When you output the entries, begin with the first line and end with the line containing "young present: 0%", keeping each line exactly as it is.

══ Extracted data ══

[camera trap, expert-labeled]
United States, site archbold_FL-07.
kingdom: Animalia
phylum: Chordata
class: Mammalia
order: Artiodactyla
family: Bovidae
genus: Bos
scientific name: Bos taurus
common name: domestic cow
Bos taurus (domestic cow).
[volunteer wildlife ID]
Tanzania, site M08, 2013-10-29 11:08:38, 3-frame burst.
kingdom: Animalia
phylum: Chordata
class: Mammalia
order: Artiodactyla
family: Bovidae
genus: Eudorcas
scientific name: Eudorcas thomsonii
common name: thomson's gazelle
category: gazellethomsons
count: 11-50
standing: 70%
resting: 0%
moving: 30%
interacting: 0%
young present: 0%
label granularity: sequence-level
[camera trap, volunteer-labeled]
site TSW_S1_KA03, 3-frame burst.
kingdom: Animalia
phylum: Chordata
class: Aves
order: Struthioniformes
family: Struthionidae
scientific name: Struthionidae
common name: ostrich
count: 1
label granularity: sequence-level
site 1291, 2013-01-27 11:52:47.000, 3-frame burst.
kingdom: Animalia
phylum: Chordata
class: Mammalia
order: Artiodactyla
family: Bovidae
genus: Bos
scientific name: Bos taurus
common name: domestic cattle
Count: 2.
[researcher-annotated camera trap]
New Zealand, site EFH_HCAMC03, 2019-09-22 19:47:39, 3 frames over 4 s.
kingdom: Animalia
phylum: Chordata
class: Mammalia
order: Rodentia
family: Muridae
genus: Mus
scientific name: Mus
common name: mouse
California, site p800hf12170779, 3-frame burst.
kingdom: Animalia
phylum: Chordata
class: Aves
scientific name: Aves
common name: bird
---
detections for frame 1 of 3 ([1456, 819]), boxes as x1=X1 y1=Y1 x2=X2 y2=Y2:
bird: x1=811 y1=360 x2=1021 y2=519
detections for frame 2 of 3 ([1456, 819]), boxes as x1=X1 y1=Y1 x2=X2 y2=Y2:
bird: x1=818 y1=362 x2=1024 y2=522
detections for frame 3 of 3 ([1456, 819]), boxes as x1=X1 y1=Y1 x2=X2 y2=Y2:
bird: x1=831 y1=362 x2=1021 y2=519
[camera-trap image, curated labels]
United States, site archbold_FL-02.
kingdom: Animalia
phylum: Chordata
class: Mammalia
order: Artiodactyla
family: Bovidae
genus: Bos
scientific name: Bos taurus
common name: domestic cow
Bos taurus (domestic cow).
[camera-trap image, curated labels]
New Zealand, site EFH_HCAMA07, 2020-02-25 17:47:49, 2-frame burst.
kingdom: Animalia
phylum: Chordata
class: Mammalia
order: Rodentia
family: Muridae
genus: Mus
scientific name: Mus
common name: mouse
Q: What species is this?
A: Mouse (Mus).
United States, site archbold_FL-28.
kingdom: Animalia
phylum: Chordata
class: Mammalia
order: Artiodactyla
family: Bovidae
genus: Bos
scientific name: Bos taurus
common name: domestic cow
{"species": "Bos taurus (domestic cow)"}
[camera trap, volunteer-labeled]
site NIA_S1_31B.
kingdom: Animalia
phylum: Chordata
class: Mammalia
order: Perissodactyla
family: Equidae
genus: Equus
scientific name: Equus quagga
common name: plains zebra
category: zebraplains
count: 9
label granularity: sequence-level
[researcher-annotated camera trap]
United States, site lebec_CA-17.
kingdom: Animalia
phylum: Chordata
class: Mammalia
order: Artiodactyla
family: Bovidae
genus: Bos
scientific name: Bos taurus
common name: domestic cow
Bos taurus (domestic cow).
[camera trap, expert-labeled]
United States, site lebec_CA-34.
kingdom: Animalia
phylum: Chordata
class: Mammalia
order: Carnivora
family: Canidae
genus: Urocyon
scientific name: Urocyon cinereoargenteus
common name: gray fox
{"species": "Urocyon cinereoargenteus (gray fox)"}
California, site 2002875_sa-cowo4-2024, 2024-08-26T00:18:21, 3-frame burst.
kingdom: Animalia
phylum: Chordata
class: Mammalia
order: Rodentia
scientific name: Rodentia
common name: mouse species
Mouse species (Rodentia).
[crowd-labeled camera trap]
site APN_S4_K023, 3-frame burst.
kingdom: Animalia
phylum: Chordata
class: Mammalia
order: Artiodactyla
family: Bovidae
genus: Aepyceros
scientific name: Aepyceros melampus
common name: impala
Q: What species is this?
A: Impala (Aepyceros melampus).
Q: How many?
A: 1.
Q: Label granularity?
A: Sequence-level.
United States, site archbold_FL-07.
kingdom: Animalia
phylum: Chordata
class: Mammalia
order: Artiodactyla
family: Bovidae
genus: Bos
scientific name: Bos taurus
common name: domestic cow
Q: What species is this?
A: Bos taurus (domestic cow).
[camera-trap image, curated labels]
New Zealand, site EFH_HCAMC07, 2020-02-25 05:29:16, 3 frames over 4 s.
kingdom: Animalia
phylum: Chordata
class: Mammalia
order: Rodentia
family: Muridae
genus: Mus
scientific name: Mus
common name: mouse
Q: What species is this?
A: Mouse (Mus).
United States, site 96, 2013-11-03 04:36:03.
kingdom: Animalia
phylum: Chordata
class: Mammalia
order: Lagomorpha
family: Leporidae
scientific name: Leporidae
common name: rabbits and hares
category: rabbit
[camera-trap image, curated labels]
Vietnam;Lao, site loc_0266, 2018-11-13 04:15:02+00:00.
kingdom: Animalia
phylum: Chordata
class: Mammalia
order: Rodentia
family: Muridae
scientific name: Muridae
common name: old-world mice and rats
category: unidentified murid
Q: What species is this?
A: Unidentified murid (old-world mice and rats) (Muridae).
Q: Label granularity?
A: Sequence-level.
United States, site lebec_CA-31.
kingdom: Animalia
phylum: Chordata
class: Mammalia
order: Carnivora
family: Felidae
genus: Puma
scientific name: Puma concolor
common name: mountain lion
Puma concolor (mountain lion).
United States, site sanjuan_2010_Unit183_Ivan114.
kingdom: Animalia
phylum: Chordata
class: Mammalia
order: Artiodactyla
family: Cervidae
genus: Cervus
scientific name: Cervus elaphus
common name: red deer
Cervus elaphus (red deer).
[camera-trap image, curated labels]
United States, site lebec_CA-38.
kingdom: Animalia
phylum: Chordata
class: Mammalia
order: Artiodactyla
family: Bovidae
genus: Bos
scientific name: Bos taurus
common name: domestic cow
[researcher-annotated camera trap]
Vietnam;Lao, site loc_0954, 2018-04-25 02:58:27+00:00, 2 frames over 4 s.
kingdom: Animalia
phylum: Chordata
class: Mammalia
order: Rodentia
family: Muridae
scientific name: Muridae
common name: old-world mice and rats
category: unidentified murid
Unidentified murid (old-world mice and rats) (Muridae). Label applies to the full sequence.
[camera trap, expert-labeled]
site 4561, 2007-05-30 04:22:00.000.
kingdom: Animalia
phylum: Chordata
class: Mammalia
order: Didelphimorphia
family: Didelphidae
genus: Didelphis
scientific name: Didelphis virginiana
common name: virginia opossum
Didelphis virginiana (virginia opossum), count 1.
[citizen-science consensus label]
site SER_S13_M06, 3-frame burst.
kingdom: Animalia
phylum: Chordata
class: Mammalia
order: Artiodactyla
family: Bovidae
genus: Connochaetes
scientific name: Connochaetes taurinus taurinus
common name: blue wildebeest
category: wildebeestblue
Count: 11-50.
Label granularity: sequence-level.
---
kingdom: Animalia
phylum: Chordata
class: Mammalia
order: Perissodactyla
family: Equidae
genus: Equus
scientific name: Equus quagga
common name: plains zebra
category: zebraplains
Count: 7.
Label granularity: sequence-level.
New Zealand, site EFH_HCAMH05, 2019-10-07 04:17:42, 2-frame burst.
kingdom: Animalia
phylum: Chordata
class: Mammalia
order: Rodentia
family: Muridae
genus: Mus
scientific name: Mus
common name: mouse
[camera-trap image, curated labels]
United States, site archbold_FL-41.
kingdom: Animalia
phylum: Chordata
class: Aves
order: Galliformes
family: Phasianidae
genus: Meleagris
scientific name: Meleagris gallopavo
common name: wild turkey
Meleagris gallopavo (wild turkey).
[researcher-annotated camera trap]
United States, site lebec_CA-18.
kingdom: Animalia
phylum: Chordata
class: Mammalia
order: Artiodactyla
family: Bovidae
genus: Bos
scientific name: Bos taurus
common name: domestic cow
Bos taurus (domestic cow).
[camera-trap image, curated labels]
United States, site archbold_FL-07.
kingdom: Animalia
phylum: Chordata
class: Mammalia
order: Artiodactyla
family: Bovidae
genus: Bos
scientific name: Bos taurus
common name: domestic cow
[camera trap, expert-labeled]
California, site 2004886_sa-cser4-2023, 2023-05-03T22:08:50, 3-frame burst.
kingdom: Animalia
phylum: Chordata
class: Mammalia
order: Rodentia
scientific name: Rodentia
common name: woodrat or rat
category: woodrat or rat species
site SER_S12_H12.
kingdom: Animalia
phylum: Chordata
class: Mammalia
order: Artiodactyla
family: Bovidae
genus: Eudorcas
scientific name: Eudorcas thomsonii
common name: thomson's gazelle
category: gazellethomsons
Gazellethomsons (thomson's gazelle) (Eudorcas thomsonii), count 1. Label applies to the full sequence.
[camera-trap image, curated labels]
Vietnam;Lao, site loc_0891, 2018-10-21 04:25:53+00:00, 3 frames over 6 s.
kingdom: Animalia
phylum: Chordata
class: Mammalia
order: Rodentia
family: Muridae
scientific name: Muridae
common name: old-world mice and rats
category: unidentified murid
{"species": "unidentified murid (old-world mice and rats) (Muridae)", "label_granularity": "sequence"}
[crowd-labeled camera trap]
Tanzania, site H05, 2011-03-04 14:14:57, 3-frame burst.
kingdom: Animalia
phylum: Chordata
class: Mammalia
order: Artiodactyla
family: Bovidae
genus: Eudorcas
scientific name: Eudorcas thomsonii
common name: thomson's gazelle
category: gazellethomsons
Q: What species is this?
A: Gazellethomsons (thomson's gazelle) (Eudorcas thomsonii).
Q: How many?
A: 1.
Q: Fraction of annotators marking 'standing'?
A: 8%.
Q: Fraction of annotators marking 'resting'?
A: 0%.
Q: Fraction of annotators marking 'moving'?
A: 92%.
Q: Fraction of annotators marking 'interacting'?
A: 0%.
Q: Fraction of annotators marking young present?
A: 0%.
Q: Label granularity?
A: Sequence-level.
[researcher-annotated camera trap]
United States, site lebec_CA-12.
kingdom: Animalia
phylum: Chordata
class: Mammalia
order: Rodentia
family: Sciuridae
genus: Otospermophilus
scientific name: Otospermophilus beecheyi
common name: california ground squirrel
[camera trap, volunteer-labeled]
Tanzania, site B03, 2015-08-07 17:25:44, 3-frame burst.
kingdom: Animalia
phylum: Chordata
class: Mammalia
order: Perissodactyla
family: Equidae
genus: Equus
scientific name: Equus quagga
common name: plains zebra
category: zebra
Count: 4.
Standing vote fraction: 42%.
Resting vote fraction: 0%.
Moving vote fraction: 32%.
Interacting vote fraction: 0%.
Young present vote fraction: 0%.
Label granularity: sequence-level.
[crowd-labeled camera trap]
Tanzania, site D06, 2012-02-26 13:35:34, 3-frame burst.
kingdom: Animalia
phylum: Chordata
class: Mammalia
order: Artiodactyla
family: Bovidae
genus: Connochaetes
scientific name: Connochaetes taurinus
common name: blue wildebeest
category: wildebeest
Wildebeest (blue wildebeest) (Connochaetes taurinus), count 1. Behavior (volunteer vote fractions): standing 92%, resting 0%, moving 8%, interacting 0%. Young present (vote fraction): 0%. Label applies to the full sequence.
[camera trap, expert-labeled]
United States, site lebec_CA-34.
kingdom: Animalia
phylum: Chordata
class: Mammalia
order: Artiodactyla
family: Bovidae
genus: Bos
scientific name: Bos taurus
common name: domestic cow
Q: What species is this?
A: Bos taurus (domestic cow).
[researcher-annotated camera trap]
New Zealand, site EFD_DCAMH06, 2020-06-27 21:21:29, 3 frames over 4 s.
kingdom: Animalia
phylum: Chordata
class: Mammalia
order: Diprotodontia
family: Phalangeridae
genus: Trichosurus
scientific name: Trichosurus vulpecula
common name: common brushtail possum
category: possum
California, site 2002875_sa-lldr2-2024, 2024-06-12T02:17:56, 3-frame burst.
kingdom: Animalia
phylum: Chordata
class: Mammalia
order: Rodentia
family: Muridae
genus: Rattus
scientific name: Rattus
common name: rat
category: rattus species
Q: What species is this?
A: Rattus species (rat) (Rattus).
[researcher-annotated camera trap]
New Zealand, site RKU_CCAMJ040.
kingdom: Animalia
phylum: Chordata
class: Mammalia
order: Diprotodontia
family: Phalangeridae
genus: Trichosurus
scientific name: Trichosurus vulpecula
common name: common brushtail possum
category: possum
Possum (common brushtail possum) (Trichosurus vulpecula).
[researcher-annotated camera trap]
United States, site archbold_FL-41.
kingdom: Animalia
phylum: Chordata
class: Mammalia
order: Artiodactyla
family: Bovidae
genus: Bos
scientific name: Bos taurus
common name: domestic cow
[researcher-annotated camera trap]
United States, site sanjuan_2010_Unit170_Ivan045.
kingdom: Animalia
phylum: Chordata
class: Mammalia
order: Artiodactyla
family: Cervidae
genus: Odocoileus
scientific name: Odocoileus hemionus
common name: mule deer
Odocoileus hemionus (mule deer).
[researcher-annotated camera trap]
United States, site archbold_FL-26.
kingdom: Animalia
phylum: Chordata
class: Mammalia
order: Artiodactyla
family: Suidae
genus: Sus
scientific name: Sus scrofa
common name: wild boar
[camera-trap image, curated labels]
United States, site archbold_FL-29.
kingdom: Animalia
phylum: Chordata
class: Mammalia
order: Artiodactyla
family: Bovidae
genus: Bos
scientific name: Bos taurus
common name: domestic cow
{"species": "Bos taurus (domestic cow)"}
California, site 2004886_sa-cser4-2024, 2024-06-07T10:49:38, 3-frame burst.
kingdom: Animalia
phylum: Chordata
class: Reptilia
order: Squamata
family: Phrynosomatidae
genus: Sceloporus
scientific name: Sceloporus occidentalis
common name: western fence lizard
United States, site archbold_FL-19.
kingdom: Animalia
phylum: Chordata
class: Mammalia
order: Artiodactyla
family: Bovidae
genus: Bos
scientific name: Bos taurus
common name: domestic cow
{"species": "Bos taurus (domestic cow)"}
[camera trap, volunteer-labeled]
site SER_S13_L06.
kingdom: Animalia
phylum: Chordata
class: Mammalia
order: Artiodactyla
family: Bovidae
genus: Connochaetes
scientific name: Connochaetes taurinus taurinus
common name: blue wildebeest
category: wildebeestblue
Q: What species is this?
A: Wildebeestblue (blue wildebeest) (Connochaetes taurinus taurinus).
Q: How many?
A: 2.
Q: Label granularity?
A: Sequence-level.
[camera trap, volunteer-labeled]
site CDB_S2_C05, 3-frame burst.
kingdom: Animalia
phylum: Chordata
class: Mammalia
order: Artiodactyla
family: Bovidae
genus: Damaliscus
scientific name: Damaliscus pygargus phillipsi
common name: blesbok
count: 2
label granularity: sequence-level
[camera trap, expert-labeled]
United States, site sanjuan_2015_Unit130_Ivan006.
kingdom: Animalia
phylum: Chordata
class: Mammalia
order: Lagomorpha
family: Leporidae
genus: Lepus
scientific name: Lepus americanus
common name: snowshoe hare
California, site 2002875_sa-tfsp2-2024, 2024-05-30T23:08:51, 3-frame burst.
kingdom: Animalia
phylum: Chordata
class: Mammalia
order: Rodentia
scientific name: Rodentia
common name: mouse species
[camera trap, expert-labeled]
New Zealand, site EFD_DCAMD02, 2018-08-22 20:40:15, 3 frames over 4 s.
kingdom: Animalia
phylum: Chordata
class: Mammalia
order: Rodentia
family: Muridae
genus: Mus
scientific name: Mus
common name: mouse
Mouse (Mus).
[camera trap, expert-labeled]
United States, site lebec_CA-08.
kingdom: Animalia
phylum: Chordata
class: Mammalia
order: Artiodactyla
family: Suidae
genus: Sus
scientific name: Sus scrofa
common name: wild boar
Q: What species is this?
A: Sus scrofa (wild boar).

═══

- _Result_:
[camera trap, expert-labeled]
United States, site archbold_FL-07.
kingdom: Animalia
phylum: Chordata
class: Mammalia
order: Artiodactyla
family: Bovidae
genus: Bos
scientific name: Bos taurus
common name: domestic cow
Bos taurus (domestic cow).
[volunteer wildlife ID]
Tanzania, site M08, 2013-10-29 11:08:38, 3-frame burst.
kingdom: Animalia
phylum: Chordata
class: Mammalia
order: Artiodactyla
family: Bovidae
genus: Eudorcas
scientific name: Eudorcas thomsonii
common name: thomson's gazelle
category: gazellethomsons
count: 11-50
standing: 70%
resting: 0%
moving: 30%
interacting: 0%
young present: 0%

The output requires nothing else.